The novelty score is defined as the average \(k\)-nearest-neighbor cosine distance in CLIP embedding space:

\[f(x_i, \mathbf{P}) = \frac{1}{k} \sum_{j=1}^{k} d(I_i, I_j)\]

where \(d(I_i, I_j)\) denotes the cosine distance between CLIP image embeddings.

Emitter Mechanism¶

Emitters are predefined mutation strategies (e.g., "change composition," "adjust lighting," "add elements") embedded in mutation prompts to guide the LLM in varying prompts along specific directions. Emitters are selected via a bandit strategy or random sampling.

Prompt Evolution¶

Each mutation applies one of two operations (each with 50% probability): - Mutation: The LLM modifies a single prompt according to the emitter instruction. - Crossover: The LLM combines elements from two existing prompts to produce a new variant.

Pool Update¶

Candidate prompts are passed to the diffusion model to generate images; CLIP embeddings are then computed. A candidate replaces the pool entry with the lowest novelty score if its own novelty score is higher.

Vendi Score Evaluation¶

\[\text{VS}(K) = \exp\left(-\sum_{i=1}^{n} \lambda_i \log \lambda_i\right)\]

where \(\lambda_i\) are the eigenvalues of the normalized diversity matrix \(K/n\), reflecting the effective number of diverse samples in the pool.

Key Experimental Results¶

Main Results (10 prompts × 10 runs)¶

Method	Vendi↑	LPIPS↑	Relevance↑	Token Usage↓
EvoPrompt-DE	1.42±0.04	0.51±0.01	0.292±0.001	38,243
QDAIF	1.80±0.02	0.51±0.02	0.297±0.001	43,464
Lluminate	3.29±0.02	0.75±0.01	0.210±0.070	175,902
Wander-NE (no emitter)	2.61±0.10	0.79±0.01	0.279±0.004	23,884
Wander	3.60±0.09	0.80±0.01	0.272±0.003	24,347

Wander achieves a Vendi Score 9.4% higher than Lluminate while consuming only 1/7 of its token budget.

**WHAT IS EXPECTED**
Pick up the excerpt on the Wander prompt-evolution method after its last sentence and continue it in the same style.

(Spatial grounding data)

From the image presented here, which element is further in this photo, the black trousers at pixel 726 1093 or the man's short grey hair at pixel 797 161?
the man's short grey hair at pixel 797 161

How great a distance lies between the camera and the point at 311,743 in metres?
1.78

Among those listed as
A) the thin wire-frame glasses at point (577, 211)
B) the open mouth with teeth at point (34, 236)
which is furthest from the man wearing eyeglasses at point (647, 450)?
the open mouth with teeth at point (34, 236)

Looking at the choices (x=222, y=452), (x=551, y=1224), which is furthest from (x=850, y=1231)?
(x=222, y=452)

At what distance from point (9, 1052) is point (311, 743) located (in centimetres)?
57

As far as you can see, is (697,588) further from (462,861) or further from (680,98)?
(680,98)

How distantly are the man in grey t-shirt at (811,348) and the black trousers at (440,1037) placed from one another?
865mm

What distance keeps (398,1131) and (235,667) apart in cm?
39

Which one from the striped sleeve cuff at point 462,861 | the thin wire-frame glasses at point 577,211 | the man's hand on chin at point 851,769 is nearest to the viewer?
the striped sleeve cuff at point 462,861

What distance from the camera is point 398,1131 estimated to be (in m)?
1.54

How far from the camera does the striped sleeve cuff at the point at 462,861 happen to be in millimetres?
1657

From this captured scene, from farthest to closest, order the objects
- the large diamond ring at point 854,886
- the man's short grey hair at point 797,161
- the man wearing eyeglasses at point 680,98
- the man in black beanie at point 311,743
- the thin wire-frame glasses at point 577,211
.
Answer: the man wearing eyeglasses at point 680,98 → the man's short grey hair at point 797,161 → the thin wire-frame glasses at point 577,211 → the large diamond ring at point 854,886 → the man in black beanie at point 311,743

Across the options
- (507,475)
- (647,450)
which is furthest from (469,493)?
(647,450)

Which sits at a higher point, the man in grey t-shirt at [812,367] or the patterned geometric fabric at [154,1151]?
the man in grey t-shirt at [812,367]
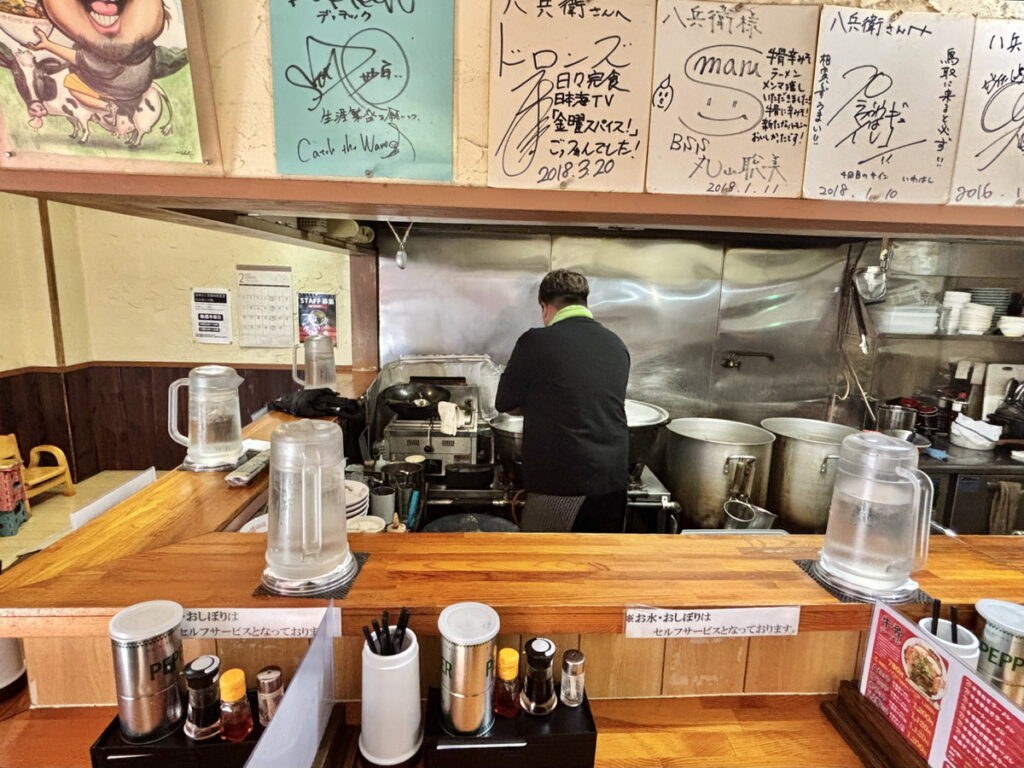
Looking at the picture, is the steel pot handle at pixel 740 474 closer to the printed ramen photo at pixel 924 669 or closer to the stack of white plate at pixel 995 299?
the printed ramen photo at pixel 924 669

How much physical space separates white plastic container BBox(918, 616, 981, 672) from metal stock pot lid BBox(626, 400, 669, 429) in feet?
6.94

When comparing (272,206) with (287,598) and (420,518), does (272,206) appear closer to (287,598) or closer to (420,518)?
(287,598)

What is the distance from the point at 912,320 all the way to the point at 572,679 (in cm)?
384

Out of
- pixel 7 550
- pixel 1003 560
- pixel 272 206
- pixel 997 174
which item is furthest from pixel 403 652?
pixel 7 550

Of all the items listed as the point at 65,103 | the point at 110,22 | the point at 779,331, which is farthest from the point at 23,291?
the point at 779,331

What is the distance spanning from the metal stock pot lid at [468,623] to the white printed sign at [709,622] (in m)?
0.27

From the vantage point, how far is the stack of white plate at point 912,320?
12.2ft

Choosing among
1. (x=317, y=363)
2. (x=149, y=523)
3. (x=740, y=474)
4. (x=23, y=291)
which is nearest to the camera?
(x=149, y=523)

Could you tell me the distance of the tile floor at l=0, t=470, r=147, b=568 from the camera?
12.6ft

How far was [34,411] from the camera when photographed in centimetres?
465

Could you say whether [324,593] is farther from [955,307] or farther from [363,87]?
[955,307]

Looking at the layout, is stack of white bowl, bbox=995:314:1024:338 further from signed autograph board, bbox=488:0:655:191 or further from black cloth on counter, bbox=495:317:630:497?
signed autograph board, bbox=488:0:655:191

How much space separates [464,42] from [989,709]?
144 centimetres

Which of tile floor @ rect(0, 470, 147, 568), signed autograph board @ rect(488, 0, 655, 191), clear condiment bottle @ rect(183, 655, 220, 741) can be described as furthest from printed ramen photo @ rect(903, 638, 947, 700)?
tile floor @ rect(0, 470, 147, 568)
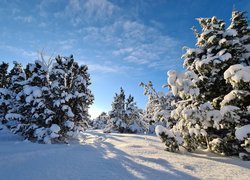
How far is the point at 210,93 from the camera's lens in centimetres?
998

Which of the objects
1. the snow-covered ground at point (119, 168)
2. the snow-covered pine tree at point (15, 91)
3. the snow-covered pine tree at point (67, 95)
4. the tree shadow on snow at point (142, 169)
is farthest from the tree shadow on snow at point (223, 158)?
the snow-covered pine tree at point (15, 91)

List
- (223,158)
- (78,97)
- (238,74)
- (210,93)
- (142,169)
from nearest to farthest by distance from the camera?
(142,169), (238,74), (223,158), (210,93), (78,97)

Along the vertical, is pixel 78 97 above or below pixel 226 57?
below

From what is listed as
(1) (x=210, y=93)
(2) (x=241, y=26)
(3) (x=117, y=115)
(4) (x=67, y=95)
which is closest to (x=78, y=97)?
(4) (x=67, y=95)

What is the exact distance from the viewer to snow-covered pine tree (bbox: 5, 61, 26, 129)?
17078mm

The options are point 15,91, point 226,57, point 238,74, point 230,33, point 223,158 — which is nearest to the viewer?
point 238,74

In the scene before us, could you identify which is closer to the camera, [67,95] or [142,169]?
[142,169]

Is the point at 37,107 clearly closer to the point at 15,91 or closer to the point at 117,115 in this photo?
the point at 15,91

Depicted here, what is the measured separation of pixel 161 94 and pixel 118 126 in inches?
640

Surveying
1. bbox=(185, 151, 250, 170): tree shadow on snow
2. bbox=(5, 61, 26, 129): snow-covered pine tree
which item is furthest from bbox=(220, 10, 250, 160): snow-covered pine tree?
bbox=(5, 61, 26, 129): snow-covered pine tree

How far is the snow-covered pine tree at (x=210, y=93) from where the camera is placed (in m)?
8.73

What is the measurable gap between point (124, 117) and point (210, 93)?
2576 cm

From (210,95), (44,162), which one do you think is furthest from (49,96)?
(210,95)

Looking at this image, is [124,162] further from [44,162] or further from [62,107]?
[62,107]
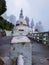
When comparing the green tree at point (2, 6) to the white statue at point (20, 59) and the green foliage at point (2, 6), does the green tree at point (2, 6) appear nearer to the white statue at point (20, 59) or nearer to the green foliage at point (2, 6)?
the green foliage at point (2, 6)

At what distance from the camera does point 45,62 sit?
4.33 m

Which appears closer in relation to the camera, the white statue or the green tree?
the white statue

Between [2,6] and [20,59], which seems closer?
[20,59]

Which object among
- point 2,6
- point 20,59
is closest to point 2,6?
point 2,6

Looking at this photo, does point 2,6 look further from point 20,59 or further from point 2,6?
point 20,59

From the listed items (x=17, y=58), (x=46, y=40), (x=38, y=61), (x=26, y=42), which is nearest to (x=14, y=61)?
(x=17, y=58)

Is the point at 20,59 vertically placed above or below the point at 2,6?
below

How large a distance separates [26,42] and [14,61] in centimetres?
37

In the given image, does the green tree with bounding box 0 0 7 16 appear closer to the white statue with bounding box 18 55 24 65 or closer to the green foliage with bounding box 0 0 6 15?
the green foliage with bounding box 0 0 6 15

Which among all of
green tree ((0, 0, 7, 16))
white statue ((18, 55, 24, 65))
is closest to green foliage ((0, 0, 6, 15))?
green tree ((0, 0, 7, 16))

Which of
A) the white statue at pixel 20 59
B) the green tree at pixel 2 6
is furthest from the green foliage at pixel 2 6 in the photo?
the white statue at pixel 20 59

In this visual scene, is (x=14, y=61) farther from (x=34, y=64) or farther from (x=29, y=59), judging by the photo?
(x=34, y=64)

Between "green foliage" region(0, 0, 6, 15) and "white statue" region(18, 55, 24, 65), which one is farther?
"green foliage" region(0, 0, 6, 15)

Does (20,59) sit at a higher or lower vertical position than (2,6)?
lower
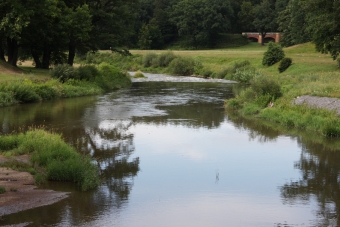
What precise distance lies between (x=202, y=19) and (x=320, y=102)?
82.6m

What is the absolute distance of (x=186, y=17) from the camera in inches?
4242

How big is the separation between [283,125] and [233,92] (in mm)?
16935

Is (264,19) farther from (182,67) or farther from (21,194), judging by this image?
(21,194)

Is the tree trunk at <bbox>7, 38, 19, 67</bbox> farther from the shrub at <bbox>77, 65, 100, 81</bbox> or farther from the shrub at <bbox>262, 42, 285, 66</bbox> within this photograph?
the shrub at <bbox>262, 42, 285, 66</bbox>

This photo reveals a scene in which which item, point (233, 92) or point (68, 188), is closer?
point (68, 188)

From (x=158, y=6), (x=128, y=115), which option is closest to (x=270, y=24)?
(x=158, y=6)

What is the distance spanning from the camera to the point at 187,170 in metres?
17.6

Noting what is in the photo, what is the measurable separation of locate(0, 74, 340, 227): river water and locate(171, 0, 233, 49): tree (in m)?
75.7

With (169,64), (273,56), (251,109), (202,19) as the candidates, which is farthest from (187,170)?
(202,19)

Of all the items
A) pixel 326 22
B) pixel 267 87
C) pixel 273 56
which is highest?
pixel 326 22

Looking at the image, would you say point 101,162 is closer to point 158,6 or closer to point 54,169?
point 54,169

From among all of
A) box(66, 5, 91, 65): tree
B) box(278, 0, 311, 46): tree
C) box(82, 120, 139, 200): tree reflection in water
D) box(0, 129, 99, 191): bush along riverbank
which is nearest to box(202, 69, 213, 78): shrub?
box(278, 0, 311, 46): tree

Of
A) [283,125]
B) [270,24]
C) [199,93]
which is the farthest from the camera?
[270,24]

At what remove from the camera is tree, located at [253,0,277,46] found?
105m
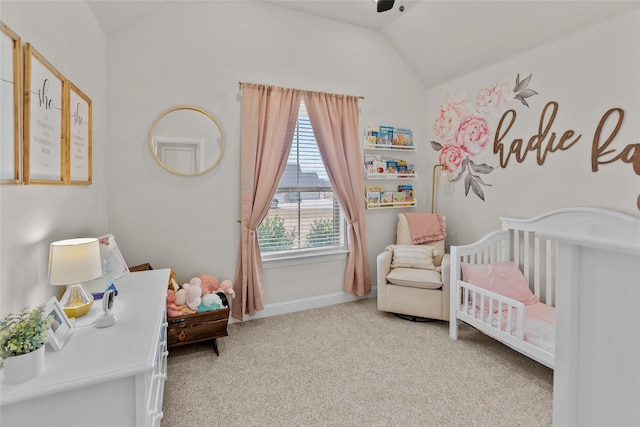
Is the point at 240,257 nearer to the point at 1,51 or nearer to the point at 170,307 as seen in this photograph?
the point at 170,307

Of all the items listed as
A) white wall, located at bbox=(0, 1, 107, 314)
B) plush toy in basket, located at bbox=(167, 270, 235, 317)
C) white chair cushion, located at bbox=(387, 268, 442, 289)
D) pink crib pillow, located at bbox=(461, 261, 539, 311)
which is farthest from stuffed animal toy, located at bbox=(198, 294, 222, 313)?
pink crib pillow, located at bbox=(461, 261, 539, 311)

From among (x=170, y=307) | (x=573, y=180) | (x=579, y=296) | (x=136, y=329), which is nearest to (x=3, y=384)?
(x=136, y=329)

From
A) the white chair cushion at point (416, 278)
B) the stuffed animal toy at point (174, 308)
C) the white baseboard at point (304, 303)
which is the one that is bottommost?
the white baseboard at point (304, 303)

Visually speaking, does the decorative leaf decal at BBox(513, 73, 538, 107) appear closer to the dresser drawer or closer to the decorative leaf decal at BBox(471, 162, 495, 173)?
the decorative leaf decal at BBox(471, 162, 495, 173)

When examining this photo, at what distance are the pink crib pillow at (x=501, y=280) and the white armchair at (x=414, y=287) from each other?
0.78 feet

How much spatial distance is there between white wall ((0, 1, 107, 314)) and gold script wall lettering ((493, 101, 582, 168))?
10.9 feet

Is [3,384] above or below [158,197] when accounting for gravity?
below

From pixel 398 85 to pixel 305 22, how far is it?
1.24 m

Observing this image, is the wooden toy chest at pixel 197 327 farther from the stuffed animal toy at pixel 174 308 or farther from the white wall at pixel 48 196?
the white wall at pixel 48 196

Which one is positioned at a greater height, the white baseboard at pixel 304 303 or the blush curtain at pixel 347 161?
the blush curtain at pixel 347 161

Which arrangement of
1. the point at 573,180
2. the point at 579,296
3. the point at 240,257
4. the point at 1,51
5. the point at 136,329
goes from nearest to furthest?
1. the point at 579,296
2. the point at 1,51
3. the point at 136,329
4. the point at 573,180
5. the point at 240,257

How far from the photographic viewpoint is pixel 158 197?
2652 mm

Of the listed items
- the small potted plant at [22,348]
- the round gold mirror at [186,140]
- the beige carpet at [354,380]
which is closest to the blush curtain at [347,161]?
the beige carpet at [354,380]

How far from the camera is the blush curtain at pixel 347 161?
318 cm
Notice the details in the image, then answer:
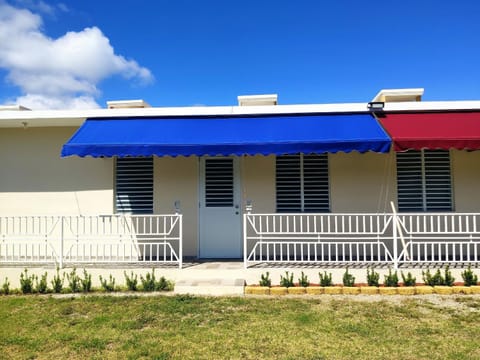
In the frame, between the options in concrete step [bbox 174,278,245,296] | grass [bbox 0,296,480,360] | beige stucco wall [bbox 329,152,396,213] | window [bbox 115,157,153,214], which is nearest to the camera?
grass [bbox 0,296,480,360]

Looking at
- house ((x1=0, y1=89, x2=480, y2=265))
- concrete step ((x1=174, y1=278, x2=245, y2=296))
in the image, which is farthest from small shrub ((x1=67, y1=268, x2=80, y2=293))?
concrete step ((x1=174, y1=278, x2=245, y2=296))

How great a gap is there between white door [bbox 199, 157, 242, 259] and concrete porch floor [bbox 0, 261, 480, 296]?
3.75 feet

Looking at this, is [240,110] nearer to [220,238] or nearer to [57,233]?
[220,238]

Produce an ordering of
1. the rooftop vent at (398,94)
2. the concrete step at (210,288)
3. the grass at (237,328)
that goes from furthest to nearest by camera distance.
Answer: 1. the rooftop vent at (398,94)
2. the concrete step at (210,288)
3. the grass at (237,328)

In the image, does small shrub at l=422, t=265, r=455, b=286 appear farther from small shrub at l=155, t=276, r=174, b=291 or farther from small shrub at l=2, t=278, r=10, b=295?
small shrub at l=2, t=278, r=10, b=295

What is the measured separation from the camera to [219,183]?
10297 mm

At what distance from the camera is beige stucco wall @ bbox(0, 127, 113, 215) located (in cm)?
1049

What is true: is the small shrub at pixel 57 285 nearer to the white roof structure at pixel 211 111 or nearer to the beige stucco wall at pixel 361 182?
the white roof structure at pixel 211 111

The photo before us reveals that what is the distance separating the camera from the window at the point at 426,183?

**EXERCISE RESULT**
Introducing multiple emitters improves the Vendi Score from 2.61 to 3.60 (+38%).

LLM Model Comparison (20 generations)¶

Model	Vendi Score↑	Token Usage↓
GPT-4o-mini	4.2±0.1	61,402
GPT-4o	4.8±0.1	78,067
o3	5.2±0.1	236,081

Stronger LLMs yield greater diversity but at the cost of substantially higher reasoning token consumption.

Highlights & Insights¶

⭐ The combination of novelty search and CLIP embedding distance is elegant and effective, requiring no fine-tuning of any model.
⭐ The emitter mechanism is well-designed; random sampling over multiple emitters alone yields substantial diversity gains.
⭐ The fixed-size pool design reduces token consumption by 7× compared to Lluminate's unbounded pool.
The method is fully model-agnostic and transferable to arbitrary diffusion models.
UMAP visualizations clearly demonstrate the expansion of diversity in embedding space throughout the evolutionary process.

Limitations & Future Work¶

The novelty objective occasionally causes semantic drift (approximately once every five runs); a relevance penalty could be incorporated to mitigate this.
Emitters require manual design, which may constrain or bias the upper bound of achievable diversity.
Aesthetic quality of generated images is not evaluated (no issues were observed with FLUX-DEV in practice).
Validation is conducted only on a single diffusion model (FLUX-DEV); cross-model generalization remains to be confirmed.
The Relevance score is slightly lower than QDAIF (0.272 vs. 0.297), indicating a trade-off in semantic preservation.

Method	Initial Prompt	Objective	Evolution Strategy
APE	Multiple	Fitness	Crossover
QDAIF	Single	Quality-Diversity	Directed Mutation
Lluminate	Single	Novelty	Creative Strategy Mutation
Wander	Single	Novelty	Directed Mutation + Crossover

The framework is extensible to other modalities with embedding distance metrics, such as text and audio.
The emitter concept can be combined with automated prompt engineering, where LLMs self-generate emitters.
The approach can serve as a data augmentation strategy—generating diverse training images to improve generalization in downstream visual tasks.
Novelty search methods may be applicable to jailbreak detection and red-teaming.

Rating¶

Novelty: ⭐⭐⭐⭐ (Applying novelty search to image generation is a novel and promising direction.)
Experimental Thoroughness: ⭐⭐⭐⭐ (Comprehensive multi-baseline comparisons, ablation studies, and LLM comparisons.)
Writing Quality: ⭐⭐⭐⭐ (Clear structure with well-defined problem formulation.)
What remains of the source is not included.